If you agree that garments should transcend fashion to form a part of your identity, Tluxe is a label to have on your radar. The brand’s line of luxurious basics has been thoughtfully created and made in Sydney, from organic and sustainable fabrics which are designed to stand the test of time. Think Tencel, bamboo, organic cotton, linen, cashmere, silk and merino wool. The result is beautifully-produced investment pieces that are functional, luxurious and refined, ready to wear for years to come.

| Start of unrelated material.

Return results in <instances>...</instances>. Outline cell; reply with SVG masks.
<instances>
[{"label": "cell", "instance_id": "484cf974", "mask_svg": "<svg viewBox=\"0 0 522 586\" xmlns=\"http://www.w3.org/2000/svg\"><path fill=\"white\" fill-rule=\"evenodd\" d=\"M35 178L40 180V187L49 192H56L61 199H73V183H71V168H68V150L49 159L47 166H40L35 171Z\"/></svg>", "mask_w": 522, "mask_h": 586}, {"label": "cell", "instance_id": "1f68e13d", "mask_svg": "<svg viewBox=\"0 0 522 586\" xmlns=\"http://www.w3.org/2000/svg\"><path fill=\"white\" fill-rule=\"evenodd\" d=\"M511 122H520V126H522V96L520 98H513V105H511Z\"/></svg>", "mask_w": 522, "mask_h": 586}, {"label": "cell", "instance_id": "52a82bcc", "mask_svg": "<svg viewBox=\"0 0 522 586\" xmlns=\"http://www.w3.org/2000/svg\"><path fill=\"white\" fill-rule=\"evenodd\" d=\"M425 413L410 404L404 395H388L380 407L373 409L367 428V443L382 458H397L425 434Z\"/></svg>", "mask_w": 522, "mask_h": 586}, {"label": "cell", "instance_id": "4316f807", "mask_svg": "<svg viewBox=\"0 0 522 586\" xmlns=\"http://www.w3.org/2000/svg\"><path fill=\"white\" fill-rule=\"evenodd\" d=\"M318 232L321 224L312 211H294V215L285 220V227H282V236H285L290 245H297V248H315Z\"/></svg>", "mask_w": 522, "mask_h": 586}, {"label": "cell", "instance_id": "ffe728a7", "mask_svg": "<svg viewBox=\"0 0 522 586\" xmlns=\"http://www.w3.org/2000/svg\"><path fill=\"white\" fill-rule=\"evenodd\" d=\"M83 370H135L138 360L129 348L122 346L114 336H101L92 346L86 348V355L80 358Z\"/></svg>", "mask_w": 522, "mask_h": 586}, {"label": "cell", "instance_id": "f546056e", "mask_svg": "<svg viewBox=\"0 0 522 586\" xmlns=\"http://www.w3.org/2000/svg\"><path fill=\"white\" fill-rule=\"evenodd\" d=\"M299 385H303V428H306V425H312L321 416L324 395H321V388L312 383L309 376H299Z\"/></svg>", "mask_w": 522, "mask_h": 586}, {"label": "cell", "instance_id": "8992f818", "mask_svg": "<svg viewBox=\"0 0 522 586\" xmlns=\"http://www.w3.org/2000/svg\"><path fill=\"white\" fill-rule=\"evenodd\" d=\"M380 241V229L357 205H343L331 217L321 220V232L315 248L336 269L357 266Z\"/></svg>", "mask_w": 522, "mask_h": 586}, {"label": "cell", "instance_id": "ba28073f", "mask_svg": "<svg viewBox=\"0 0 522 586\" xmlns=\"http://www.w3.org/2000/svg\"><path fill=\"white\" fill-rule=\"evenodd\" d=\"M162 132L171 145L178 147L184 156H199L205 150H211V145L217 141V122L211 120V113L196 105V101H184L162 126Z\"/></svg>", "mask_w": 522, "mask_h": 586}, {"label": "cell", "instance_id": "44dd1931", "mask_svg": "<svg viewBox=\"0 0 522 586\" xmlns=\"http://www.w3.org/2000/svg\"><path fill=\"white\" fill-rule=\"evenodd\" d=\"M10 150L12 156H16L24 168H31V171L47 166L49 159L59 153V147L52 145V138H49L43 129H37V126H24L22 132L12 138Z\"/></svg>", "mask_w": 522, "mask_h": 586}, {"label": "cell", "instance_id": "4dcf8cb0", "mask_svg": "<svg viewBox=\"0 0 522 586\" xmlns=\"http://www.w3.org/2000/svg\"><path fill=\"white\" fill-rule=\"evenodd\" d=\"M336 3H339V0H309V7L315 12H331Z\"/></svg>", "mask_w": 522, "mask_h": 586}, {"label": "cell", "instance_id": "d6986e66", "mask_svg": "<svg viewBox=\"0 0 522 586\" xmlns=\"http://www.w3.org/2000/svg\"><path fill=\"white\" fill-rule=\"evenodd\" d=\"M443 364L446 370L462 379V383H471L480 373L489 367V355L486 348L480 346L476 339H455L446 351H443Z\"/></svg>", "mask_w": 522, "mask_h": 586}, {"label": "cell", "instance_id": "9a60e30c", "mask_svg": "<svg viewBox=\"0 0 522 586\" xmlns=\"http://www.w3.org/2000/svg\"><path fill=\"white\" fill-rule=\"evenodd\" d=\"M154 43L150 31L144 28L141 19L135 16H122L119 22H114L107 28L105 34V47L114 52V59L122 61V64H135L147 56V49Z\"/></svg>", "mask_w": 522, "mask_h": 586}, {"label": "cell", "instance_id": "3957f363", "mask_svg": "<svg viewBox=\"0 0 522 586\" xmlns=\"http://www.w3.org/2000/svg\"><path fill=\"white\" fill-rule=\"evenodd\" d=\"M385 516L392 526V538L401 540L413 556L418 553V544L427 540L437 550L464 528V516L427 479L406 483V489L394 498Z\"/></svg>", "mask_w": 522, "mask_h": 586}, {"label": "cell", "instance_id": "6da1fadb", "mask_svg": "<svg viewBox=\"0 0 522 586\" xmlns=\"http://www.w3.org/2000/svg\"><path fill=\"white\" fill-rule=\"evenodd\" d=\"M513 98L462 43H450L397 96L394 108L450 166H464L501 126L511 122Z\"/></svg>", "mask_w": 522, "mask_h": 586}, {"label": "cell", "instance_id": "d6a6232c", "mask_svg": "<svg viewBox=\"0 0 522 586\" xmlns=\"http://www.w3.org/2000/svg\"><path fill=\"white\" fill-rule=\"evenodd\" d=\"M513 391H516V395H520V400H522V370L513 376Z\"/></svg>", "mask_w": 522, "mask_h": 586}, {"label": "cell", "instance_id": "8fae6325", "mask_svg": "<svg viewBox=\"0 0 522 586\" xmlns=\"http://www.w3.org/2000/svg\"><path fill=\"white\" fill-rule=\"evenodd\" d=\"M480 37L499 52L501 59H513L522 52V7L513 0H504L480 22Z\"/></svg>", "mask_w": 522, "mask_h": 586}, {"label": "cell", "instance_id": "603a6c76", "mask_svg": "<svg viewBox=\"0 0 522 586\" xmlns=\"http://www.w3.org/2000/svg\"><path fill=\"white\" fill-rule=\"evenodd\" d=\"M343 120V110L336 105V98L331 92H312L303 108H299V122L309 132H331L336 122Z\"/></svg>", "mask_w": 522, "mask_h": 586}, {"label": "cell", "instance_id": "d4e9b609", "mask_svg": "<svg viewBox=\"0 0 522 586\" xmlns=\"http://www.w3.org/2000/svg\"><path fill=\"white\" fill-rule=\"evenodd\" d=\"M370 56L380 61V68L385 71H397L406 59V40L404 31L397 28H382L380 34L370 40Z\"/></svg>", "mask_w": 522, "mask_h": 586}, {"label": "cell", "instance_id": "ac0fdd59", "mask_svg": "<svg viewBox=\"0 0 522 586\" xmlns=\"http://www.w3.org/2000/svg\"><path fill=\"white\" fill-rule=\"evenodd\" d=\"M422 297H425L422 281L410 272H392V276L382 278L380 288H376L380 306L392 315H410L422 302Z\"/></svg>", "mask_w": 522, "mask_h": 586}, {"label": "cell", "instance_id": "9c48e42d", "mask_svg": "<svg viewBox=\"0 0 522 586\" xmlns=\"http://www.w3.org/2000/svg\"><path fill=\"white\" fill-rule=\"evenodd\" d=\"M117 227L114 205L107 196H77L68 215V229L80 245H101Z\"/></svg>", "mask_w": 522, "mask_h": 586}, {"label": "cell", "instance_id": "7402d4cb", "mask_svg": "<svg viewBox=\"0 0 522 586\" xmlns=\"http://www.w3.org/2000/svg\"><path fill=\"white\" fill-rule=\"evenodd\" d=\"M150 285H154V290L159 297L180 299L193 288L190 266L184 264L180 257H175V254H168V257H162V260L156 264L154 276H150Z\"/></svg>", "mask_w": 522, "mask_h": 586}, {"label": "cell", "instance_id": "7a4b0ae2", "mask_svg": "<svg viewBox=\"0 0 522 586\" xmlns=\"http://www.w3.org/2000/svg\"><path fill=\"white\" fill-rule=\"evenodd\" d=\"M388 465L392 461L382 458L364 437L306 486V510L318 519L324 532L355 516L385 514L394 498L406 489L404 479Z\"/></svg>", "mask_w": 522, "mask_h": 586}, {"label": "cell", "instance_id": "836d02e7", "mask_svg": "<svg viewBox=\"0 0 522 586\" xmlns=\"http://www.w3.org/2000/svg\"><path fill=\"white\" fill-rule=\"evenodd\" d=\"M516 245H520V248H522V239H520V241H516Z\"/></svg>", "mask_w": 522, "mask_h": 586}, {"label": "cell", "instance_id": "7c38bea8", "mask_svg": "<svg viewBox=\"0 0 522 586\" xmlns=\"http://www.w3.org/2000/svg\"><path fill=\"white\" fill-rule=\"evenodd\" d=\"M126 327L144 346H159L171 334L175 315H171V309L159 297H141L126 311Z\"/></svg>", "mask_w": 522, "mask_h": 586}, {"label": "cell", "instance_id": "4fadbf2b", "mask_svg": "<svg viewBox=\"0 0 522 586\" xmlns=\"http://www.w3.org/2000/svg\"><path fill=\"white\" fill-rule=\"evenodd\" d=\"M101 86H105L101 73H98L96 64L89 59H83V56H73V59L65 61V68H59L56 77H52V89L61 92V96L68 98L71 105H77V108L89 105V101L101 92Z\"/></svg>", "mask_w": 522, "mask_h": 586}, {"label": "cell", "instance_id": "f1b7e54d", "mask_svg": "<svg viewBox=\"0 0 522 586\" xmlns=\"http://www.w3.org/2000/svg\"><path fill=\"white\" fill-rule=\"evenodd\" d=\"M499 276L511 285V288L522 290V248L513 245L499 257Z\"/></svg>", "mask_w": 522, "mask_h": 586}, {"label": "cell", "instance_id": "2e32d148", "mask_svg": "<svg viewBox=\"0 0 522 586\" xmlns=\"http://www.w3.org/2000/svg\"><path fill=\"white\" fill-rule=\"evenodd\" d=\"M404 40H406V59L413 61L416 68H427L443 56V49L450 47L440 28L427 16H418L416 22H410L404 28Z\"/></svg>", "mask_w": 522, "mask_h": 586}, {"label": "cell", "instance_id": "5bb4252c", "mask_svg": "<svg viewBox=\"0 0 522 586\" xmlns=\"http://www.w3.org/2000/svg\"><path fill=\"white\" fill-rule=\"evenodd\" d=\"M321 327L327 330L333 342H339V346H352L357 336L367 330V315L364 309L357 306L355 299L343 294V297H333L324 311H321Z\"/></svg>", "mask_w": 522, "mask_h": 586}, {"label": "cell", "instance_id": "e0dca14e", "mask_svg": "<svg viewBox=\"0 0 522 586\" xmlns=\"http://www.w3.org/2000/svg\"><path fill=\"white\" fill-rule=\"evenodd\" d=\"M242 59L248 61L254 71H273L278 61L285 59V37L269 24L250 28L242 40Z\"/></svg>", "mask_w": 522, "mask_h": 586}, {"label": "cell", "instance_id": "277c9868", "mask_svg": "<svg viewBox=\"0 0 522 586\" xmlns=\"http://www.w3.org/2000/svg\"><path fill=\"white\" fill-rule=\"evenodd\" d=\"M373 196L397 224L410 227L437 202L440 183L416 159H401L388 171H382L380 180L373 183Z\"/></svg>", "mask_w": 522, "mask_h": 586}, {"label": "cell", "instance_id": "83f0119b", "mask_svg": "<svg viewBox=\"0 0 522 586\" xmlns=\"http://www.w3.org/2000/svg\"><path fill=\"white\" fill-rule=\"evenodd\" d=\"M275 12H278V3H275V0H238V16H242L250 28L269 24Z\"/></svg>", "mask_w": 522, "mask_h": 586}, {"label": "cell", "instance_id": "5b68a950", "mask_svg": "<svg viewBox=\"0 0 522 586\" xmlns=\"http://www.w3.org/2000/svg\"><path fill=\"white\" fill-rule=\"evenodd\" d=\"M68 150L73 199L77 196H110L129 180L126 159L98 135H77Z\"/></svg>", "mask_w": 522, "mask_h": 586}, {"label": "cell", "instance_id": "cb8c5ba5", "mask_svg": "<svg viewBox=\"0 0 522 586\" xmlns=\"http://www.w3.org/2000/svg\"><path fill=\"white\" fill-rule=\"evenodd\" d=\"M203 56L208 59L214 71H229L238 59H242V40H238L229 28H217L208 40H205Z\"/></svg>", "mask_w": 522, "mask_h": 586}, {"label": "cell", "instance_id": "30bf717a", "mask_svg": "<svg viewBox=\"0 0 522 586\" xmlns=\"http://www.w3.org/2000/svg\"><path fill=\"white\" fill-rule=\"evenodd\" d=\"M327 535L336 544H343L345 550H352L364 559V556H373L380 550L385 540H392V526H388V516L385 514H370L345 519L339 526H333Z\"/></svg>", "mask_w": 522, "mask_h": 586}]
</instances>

Two things immediately come to mind when encountering FinerRings. Firstly, how delicate and minimal the label’s designs are, and secondly, how affordable each piece is. Crafting with high-quality 14 karat gold fill, sterling silver and rose gold, designer Taiba Ash produces her pieces by hand in Melbourne. Available online and at pop-ups around the city, you’ll find hammered stacking rings, fine hoop earrings and delicate layering necklaces. The jewellery has been designed to be worn everyday, so you can rest assured there’s no risk of turning your skin green, tarnishing or the colour fading. For 15% off, use the code FASHIONJOURNAL at the checkout.


Collective Closets

Based in Fitzroy, Collective Closets blends Melbourne’s penchant for deconstructed silhouettes with the wild, deregulated aesthetics of modern African fashion. The label was founded by African-born, Melbourne-raised sisters Fatuma and Laurinda Ndenzako, who manufacture their garments locally while sourcing fabrics from Africa. You can expect pieces which combine traditional tribal weaving, batik prints and tones of forest green and black. Working hard to keep their brand socially conscious, the sisters have partnered with ANPPCAN to bring attention to the horrors of child trafficking in Kenya.


Simply Alfie

Simply Alfie specialises in the unique and handcrafted. Founder Anthea Fraser began her label after realising she could create her own jewellery instead of purchasing it. Her range spans colourful designs across geometric drops, tear-shaped studs, polymer clay necklaces and more. Fraser produces her exclusive collection using alcohol inks on synthetic paper, before sealing each piece in resin. The use of these materials means that no two products are ever the same, with varying colours, shapes and textures. Simply Alfie will next exhibit at Daylesford’s Sisters’ Market in May.


Mulla Mulla Designs

Helen Ansell and Peta Riley are the duo behind Mulla Mulla Designs, a collaborative team designing lively patterns and homewares. The range is hand-painted and digitally-rendered, then transformed into keepsakes that will brighten your living space. Think along the lines of greeting cards, prints, scarves, picnic rugs, tea towels, coasters and more, inspired by native Australian flora and fauna. Ansell and Riley also spread their creativity by delivering community engagement programs to regional artists and art centres. Mulla Mulla Designs is available to shop through Etsy.


Colours by Liz

If you’re in the market for statement jewellery, you can’t go past Colours By Liz. The Sydney-based label is the creation of Elizabeth Heng, who started selling her handmade designs after realising she was making more jewellery than she could possibly wear. With a self-described addiction to polymer clay, Liz hand-creates vibrant earrings in a rainbow of colours, before packaging and marketing everything on her own. You’ll find styles spanning studs, hoops and tasseled drops, meaning there’s something for every taste and occasion.